Defining $u=x^2+y^2$, $v=x^2+y^2-2y$, I want to calculate $\iint_D xe^y dxdy$ using the change of variable, where $D$is the space that is determined by the inequalities $x\geq 0$, $y\geq 0$, $x^2+y^2\leq 1$ and $x^2+y^2\geq 2y$.
$$$$
I have done the following:
We have the new variables $u=x^2+y^2$, $v=x^2+y^2-2y$.
When we solve for $x,y$ as a function of $u,v$ we get: $$v=x^2+y^2-2y\Rightarrow v=u-2y \Rightarrow y=\frac{u}{2}-\frac{v}{2}$$ $$u=x^2+y^2 \Rightarrow x^2=u-y^2 \Rightarrow x^2=u-\left (\frac{u-v}{2}\right )^2 \Rightarrow x^2=u-\frac{u^2-2uv+v^2}{4} \\ \Rightarrow x^2=\frac{4u-u^2+2uv-v^2}{4} \Rightarrow x=\pm \sqrt{\frac{4u-u^2+2uv-v^2}{4}}\\ \Rightarrow x=\pm \frac{\sqrt{4u-u^2+2uv-v^2}}{2}$$ Since $x\geq 0$ we get $x= \frac{\sqrt{4u-u^2+2uv-v^2}}{2}$.
Is everything correct so far?
Now we have to calculate the determinant, right?

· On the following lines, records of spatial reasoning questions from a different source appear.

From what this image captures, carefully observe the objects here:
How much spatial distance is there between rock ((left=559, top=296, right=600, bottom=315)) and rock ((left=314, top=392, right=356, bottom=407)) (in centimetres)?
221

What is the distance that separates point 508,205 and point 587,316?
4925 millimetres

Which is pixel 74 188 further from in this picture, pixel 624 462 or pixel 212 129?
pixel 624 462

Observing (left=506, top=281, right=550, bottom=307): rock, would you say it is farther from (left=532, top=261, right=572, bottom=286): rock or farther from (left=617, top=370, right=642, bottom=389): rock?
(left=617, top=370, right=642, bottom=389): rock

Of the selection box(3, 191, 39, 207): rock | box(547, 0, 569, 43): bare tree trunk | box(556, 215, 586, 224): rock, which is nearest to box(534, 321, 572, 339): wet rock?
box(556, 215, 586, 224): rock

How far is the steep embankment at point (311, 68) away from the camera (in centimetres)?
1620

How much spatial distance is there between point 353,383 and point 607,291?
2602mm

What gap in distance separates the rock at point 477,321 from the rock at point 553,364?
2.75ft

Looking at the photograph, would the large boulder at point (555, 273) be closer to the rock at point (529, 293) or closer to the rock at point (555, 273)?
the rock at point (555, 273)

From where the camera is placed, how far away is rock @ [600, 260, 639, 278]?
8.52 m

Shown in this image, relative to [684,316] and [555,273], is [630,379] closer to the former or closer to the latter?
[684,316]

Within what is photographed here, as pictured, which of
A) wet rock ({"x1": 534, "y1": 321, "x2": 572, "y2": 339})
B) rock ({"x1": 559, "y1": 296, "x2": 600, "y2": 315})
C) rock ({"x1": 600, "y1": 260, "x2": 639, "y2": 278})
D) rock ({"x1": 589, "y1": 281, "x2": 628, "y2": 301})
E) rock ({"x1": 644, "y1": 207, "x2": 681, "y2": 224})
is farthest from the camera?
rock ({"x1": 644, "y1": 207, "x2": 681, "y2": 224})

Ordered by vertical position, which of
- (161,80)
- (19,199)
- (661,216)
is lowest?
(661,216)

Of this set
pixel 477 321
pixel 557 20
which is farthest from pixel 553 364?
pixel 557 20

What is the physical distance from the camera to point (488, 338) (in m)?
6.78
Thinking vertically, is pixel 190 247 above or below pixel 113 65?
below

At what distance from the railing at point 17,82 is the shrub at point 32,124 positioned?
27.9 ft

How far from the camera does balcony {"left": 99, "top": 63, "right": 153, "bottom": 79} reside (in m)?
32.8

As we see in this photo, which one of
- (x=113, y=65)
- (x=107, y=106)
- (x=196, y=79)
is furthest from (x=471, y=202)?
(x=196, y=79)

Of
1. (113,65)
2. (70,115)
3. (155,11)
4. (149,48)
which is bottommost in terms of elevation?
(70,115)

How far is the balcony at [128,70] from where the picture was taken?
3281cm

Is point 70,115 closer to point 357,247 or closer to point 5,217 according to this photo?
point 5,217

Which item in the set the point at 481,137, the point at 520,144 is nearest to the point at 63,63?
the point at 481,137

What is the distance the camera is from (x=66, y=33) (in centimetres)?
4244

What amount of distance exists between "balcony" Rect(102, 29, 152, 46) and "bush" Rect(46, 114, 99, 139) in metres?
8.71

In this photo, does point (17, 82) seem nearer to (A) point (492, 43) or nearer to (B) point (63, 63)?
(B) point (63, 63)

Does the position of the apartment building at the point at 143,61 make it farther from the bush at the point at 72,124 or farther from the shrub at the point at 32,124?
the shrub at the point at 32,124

We get \begin{align*}det \begin{pmatrix}\frac{\partial{x}}{\partial{u}} & \frac{\partial{x}}{\partial{v}} \\ \frac{\partial{y}}{\partial{u}} & \frac{\partial{y}}{\partial{v}}\end{pmatrix}&=det \begin{pmatrix}\frac{2-u+v}{2\sqrt{4u-u^2+2uv-v^2}} & \frac{u-v}{2\sqrt{4u-u^2+2uv-v^2}} \\ \frac{1}{2} & -\frac{1}{2}\end{pmatrix} \\ & =-\frac{2-u+v}{4\sqrt{4u-u^2+2uv-v^2}}-\frac{u-v}{4\sqrt{4u-u^2+2uv-v^2}} \\ & =-\frac{2-u+v+u-v}{4\sqrt{4u-u^2+2uv-v^2}} \\ & =-\frac{1}{2\sqrt{4u-u^2+2uv-v^2}}\end{align*}
Therefore we get the following: \begin{align*}\iint_D xe^y dxdy&=\iint_E \frac{\sqrt{4u-u^2+2uv-v^2}}{2}e^{\frac{u-v}{2}} \left |\frac{\partial{(x,y)}}{\partial{(u,v)}}\right |dudv \\ & =\iint_E \frac{\sqrt{4u-u^2+2uv-v^2}}{2}e^{\frac{u-v}{2}}\frac{1}{2\sqrt{4u-u^2+2uv-v^2}}dudv \\ & =\frac{1}{4}\iint_E e^{\frac{u-v}{2}}dudv\end{align*}
Is the new space $E=\{(u,v) \mid 0\leq u\leq 1, 0\leq v\leq 1\}$ ?
I thought so because of the following:
Since $x^2+y^2\leq 1 \Rightarrow u\leq 1$. Since $x\geq 0, y\geq 0$ we have that $x^2+y^2\geq 0$ and so $u\geq 0$.
Since $x^2+y^2\geq 2y \Rightarrow v\geq 0$. Since $x^2+y^2\leq 1$ and $y\geq 0$ we have that $x^2+y^2-2y\leq 1-2\cdot 0=1$ and so $0\leq v\leq 1$.